======== Dataset content ========

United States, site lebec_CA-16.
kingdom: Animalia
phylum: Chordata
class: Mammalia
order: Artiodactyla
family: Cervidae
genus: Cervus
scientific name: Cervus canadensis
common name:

========

== Directions ==
The entries above must be retyped exactly, down to the last character.

== Response below ==
United States, site lebec_CA-16.
kingdom: Animalia
phylum: Chordata
class: Mammalia
order: Artiodactyla
family: Cervidae
genus: Cervus
scientific name: Cervus canadensis
common name:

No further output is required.